### WRITTEN TASK
Exactly as written, transcribe the lines that run from the one containing "Gazing at this photo, from" to the end of the records below.

### RECORDS SUPPLIED
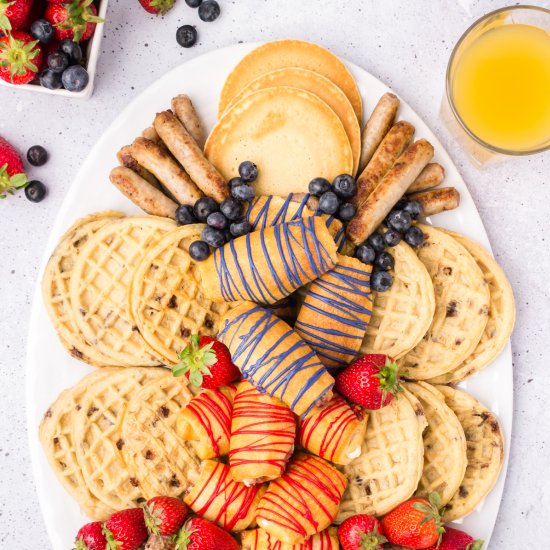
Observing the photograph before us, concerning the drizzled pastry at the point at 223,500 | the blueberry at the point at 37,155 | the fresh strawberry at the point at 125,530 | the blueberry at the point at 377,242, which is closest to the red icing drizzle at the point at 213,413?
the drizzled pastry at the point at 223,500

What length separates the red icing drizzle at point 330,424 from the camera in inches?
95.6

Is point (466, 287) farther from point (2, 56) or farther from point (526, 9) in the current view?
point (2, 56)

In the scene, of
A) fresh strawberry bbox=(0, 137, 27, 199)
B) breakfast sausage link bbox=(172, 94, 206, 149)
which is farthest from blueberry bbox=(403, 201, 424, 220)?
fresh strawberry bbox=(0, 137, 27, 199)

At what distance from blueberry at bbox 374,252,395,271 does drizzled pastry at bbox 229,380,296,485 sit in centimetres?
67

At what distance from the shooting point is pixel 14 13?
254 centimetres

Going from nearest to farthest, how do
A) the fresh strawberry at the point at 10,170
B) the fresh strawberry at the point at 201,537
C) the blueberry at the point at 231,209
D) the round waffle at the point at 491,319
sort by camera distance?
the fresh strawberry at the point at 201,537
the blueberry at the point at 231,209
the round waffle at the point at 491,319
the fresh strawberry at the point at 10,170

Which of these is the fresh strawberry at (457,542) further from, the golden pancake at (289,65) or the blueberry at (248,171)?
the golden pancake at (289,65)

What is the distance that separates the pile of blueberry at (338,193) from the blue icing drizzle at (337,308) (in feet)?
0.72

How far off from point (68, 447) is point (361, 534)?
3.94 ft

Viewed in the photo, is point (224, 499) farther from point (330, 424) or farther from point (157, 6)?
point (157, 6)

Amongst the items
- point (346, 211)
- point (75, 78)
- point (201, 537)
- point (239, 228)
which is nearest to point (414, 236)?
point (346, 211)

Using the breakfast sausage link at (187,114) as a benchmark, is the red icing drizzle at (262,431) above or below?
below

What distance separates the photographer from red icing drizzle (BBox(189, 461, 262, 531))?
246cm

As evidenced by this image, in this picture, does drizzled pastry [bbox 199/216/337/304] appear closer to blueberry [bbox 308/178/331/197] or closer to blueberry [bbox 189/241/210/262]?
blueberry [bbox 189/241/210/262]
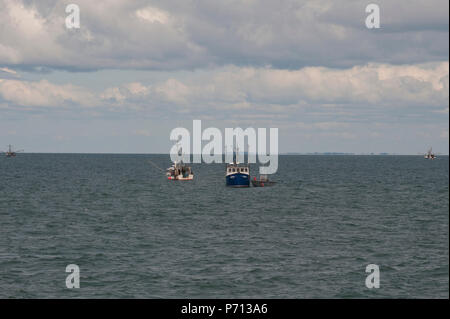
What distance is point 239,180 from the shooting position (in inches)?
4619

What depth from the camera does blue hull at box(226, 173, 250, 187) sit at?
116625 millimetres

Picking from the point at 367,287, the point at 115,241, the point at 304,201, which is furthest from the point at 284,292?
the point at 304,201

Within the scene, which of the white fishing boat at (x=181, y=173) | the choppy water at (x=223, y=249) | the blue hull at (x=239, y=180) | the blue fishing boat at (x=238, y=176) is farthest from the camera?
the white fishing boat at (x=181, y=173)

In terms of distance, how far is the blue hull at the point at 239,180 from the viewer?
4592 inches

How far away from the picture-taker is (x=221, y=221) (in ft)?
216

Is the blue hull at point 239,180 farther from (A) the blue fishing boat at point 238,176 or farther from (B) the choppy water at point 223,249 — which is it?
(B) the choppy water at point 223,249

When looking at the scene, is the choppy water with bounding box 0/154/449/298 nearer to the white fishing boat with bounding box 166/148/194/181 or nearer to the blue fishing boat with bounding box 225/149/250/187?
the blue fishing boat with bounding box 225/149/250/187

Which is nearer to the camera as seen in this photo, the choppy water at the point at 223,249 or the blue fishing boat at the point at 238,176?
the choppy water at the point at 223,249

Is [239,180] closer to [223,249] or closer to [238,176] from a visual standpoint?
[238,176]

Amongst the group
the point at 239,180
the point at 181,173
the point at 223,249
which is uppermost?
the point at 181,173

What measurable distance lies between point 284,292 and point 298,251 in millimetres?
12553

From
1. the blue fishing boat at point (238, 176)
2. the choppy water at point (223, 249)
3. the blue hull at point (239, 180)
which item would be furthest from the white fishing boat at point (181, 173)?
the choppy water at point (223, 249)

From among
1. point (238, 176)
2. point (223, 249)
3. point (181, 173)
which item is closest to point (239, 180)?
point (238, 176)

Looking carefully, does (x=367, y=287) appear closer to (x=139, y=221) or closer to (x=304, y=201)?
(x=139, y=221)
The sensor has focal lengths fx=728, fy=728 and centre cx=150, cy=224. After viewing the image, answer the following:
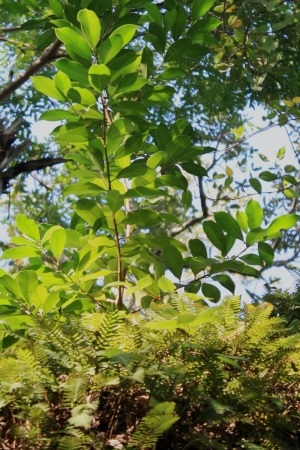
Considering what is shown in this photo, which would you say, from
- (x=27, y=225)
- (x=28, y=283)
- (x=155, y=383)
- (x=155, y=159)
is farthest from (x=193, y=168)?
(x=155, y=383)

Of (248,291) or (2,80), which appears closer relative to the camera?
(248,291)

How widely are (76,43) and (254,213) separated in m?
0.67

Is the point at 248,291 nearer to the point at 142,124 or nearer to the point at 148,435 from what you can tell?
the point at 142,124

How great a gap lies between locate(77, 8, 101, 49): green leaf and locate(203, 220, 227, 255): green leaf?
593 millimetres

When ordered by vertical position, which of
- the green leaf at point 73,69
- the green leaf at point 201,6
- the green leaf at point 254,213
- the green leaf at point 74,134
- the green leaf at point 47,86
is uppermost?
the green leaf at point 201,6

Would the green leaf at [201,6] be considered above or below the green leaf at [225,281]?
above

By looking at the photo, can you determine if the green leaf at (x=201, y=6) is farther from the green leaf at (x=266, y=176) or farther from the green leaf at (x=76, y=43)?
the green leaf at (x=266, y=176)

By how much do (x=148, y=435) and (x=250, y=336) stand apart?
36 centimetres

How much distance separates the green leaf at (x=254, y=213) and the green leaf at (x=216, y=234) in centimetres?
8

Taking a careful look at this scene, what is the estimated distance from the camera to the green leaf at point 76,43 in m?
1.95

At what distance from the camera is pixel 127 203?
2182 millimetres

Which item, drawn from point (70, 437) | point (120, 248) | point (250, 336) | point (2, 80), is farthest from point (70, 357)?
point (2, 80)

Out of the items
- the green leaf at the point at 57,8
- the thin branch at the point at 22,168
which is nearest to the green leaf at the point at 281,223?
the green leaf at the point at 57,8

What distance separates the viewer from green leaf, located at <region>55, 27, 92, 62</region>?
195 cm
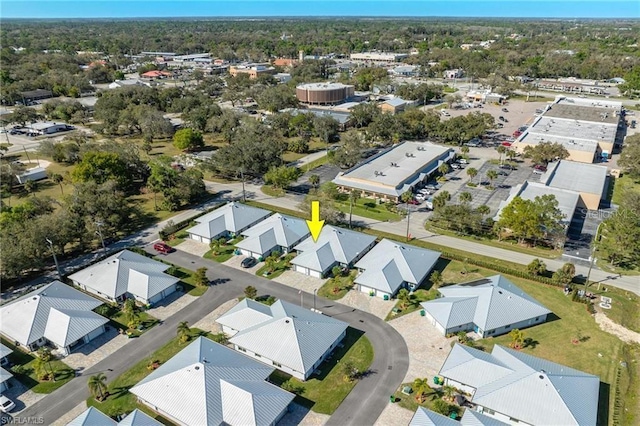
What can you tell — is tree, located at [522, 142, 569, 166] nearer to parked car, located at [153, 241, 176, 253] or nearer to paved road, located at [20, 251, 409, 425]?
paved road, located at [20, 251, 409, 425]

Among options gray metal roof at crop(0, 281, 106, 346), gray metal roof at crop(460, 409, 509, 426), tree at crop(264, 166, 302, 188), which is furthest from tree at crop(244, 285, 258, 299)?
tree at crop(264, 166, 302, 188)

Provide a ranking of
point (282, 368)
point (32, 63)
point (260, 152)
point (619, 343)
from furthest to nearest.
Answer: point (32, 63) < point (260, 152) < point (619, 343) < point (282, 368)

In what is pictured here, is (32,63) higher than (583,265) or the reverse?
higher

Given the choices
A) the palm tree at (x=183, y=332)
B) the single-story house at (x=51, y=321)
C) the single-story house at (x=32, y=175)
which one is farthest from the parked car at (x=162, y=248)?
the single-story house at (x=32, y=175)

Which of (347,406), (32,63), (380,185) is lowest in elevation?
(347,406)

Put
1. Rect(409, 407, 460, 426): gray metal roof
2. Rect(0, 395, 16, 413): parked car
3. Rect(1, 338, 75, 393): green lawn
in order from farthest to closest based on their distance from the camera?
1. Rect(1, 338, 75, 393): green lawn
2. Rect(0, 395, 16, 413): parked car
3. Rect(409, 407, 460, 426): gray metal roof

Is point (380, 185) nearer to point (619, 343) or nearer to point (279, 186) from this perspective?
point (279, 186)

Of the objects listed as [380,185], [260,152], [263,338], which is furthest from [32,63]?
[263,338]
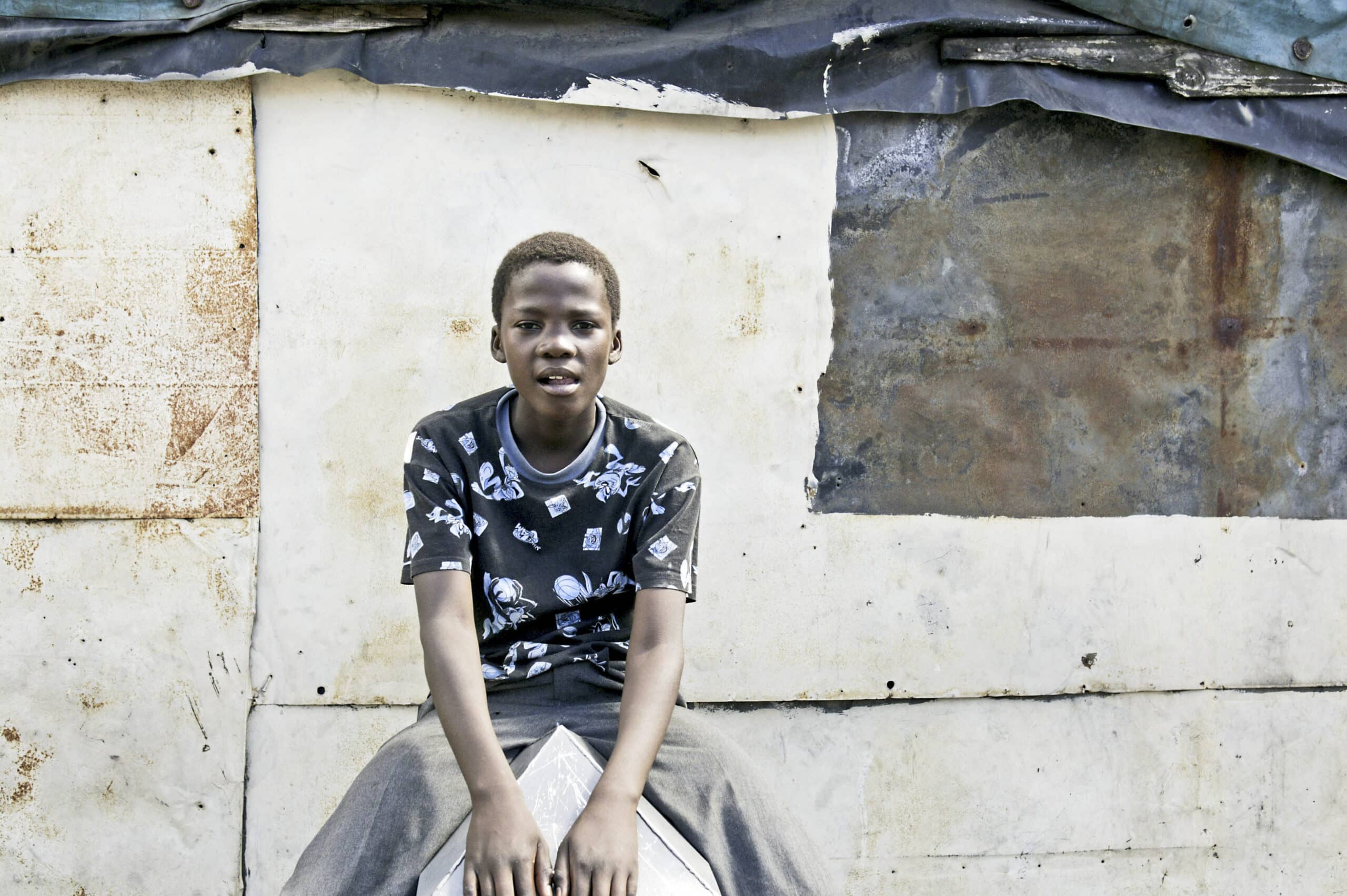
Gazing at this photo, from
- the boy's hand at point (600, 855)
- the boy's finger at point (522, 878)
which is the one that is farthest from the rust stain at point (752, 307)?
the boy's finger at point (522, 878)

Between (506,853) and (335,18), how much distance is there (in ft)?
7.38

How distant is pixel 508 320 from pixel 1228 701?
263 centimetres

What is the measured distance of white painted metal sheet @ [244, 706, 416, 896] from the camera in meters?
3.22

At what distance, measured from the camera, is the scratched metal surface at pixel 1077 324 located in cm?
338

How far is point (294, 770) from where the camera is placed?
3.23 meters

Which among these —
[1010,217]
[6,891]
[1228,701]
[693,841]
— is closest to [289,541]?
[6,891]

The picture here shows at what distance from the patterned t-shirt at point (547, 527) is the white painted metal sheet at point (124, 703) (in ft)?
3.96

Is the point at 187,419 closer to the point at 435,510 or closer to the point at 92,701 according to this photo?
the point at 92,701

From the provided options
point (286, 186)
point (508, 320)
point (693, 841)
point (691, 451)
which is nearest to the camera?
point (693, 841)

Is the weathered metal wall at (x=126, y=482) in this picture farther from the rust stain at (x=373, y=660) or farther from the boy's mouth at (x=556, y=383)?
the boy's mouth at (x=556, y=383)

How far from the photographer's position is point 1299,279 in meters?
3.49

### TASK RESPONSE
Gazing at this photo, from
- the boy's hand at point (600, 855)
- the boy's finger at point (522, 878)
which is the one that is farthest from the rust stain at point (752, 307)?
the boy's finger at point (522, 878)

Between (506,853) and (335,18), how much distance is there (in ft)?
7.38

How distant is pixel 508 320 from pixel 1228 701?
263 centimetres

What is the measured distance of white painted metal sheet @ [244, 706, 416, 896] from the camera in meters?
3.22

At what distance, measured from the camera, is the scratched metal surface at pixel 1077 324 located in cm?
338

How far is point (294, 770) from where the camera is placed?
3.23 meters

Which among these —
[1010,217]
[6,891]
[1228,701]
[693,841]
— is closest to [289,541]?
[6,891]

The picture here shows at what distance from the patterned t-shirt at point (547, 527) is the white painted metal sheet at point (124, 703) (in ft)?
3.96

Is the point at 187,419 closer to the point at 435,510 or closer to the point at 92,701 according to this photo?
the point at 92,701

From the provided options
point (286, 186)
point (508, 320)
point (693, 841)
point (691, 451)
which is nearest to the camera?
point (693, 841)

Is the weathered metal wall at (x=126, y=482) in this picture farther from the rust stain at (x=373, y=660) or farther from the boy's mouth at (x=556, y=383)?
the boy's mouth at (x=556, y=383)

How far from the photographer's position is point 1299,279 in meters?
3.49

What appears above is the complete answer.